Circuit Court of Appeals, Tenth Circuit.

February 6, 1937.

Attorney(s) appearing for the Case

Guy H. Sigler, of Ardmore, Okl. (P. M. Jackson, of Ardmore, Okl., on the brief), for appellant.

Earl Pruet, Asst. U. S. Atty., of Muskogee, Okl. (Cleon A. Summers, U. S. Atty., of Muskogee, Okl., on the brief), for the United States.

Before LEWIS, PHILLIPS, and BRATTON, Circuit Judges.


Appellant was convicted and sentenced on nine counts of an indictment charging offenses against the United States.

This appeal was taken on June 5, 1936. The bill of exceptions was settled and filed August 5, 1936.

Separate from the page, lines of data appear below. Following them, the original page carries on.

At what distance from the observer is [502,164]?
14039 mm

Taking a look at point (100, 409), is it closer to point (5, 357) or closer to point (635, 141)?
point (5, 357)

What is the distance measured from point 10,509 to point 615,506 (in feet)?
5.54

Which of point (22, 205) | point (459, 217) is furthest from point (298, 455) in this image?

Rule 9 of the appellate criminal rules (28. U.S.C.A. following section 723a) in part reads:

"The appellant, within thirty (30) days after the taking of the appeal, or within such further time as within said period of thirty days may be fixed by the trial judge, shall procure to be settled, and shall file with the clerk of the court in which the case was tried, a bill of exceptions setting forth the proceedings upon which the appellant wishes to rely."

The thirty-day period, excluding Sundays and legal holidays (see Rule 13, appellate criminal rules [28 U.S.C.A. following section 723a]), expired July 11, 1936.

The bill of exceptions recited an order made within the thirty-day period extending the time to settle and file the bill of exceptions to August 1, 1936.

The clerk has certified up an order made on July 28, 1936, undertaking to extend the time for settling and filing the bill of exceptions to August 5, 1936.

The last order, not having been made within the thirty-day period, was ineffectual. Yep v. U. S. (C.C.A.10) 81 F.2d 637; Slade v. U. S. (C.C.A.10) 85 F.2d 786; Goddard v. U. S. (C.C.A.10) 86 F.2d 884; Fewox v. U. S. (C.C.A.5) 77 F.2d 699; U. S. v. Adamowicz (C.C.A. 2) 82 F.2d 288; Spero v. U. S. (C.C.A. 8) 85 F.2d 134; Wolpa v. U. S. (C.C. A.8) 84 F.2d 829; Cusamano v. U. S. (C.C.A.8) 85 F.2d 132.

The bill of exceptions not having been settled and filed within the time required by the rules must be stricken. See cases cited above.

All of the assignments of error are predicated on the bill of exceptions. The bill not being before us, assignments may not be considered.

The judgment is therefore affirmed. Let the mandate issue immediately.